# Asclepias Curassavica Flower



## chevyguy8893 (Nov 5, 2012)

I've had flower buds on my mexican milkweed for about a month now that grow in my sump, and they finally opened up almost a week ago. There is actually more flower buds getting ready to open, and more coming in. Just thought I would post up some pictures of them since they pretty nice looking.


----------



## hydrophyte (Mar 1, 2009)

Nice job blooming that! That's the "gold" A. curassavica. 

How tall is the whole plant?


----------



## chevyguy8893 (Nov 5, 2012)

Thanks! I'm surprised it flowered so easily. You read my mind, I was going to search to see if there was a specific name for the flower color. 

Overall it is ~18" tall, but it is getting trimmed down tomorrow following the pictures you posted. It will be nice to fill in some open space.


----------



## hydrophyte (Mar 1, 2009)

Yeah that one is probably the easiest of all riparium plants to bloom.

The wild species A. curassavica are yellow + scarlet red. I actually saw them once down in Mexico growing in the mud right along a river bank. 

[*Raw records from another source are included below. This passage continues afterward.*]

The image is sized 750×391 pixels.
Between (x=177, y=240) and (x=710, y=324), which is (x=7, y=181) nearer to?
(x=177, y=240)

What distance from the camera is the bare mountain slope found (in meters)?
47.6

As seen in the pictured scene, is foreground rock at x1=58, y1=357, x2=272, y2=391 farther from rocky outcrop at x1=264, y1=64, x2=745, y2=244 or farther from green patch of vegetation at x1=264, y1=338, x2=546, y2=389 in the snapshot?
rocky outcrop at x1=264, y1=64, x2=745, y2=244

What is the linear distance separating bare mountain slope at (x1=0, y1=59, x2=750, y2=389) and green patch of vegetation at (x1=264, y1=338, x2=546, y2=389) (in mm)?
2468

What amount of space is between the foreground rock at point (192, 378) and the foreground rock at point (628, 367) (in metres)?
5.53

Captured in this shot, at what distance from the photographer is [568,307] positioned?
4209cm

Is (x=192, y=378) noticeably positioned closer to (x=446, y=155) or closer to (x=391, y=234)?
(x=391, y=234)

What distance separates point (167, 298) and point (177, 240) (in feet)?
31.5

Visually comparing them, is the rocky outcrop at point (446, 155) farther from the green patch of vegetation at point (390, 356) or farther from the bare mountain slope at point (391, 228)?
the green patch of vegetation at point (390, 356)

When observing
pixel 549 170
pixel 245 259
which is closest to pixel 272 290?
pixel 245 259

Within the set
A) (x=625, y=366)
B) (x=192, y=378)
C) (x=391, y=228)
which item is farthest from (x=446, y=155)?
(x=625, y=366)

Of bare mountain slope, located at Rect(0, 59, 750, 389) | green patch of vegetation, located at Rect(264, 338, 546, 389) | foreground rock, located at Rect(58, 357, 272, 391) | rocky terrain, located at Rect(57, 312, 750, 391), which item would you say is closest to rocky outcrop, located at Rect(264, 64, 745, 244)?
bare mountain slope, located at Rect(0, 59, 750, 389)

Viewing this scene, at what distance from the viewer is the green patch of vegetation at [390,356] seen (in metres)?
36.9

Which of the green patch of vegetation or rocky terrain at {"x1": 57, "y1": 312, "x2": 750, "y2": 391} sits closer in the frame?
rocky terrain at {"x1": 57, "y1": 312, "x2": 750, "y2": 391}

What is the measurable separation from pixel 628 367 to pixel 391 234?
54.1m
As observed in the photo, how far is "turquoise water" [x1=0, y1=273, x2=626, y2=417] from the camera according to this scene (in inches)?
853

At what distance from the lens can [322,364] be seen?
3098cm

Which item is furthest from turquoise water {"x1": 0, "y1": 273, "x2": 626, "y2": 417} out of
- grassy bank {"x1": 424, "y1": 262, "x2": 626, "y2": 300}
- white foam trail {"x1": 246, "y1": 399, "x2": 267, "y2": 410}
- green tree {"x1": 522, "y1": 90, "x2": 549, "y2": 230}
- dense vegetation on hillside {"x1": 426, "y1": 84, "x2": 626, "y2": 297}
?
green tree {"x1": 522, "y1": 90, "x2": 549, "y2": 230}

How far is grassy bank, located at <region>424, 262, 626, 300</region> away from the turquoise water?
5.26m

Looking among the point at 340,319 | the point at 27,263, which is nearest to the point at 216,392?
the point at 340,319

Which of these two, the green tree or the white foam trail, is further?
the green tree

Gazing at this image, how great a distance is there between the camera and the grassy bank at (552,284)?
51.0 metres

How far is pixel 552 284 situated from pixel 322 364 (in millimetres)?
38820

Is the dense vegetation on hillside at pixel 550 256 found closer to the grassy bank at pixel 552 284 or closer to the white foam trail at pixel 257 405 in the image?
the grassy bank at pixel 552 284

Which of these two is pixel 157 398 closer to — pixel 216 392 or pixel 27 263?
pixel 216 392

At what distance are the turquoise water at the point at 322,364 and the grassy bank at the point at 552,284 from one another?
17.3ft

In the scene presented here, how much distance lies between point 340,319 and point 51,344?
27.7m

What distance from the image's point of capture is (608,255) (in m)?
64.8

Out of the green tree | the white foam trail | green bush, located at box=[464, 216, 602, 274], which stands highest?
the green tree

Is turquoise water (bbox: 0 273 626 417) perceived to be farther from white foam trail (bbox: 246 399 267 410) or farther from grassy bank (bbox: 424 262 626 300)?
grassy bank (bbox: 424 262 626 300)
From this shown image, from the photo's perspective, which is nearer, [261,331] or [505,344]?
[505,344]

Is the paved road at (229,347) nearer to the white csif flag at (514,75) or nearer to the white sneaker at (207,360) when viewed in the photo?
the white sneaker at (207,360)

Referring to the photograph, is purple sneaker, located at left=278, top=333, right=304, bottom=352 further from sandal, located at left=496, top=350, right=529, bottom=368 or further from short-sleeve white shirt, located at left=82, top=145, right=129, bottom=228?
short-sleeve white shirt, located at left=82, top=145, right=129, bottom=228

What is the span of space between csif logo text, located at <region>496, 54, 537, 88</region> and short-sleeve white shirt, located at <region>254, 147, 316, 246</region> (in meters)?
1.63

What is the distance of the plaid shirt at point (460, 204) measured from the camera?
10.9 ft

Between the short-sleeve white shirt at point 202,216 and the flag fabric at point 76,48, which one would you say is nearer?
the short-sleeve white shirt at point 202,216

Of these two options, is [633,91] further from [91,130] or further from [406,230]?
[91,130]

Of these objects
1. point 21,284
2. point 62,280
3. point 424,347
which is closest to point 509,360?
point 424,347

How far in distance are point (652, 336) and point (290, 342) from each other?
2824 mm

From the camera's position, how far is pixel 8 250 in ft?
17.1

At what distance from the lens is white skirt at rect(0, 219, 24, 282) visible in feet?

It's easy to root cuttings from that plant: just suspend the cut stem bases in water.


----------



## chevyguy8893 (Nov 5, 2012)

That's great! It would be nice to see this flowering every so often to add some color above the water. 

Ah, that was the coloring that I was expecting since I couldn't find any other color. That is cool that you got to see those in person though.

Awesome, I was kinda nervous about trimming it since I thought I would kill it off, but it all sounds really easy to do. Thanks!


----------



## hydrophyte (Mar 1, 2009)

You can cut it back quite a bit. Just leave two or three leaf nodes above the base and they will bud and grow again pretty quick.

Here's the one that I have in my 50G post-pruning from a couple of weeks ago. It is now all covered with new leaves again.


----------



## chevyguy8893 (Nov 5, 2012)

Thanks, I am thinking of taking it down to a little over a half its current height. It does seem to like branching pretty well on its own, so it should be interesting to see if the branching is any different with trimming. The pieces I trim are going to hide some wires really well .


----------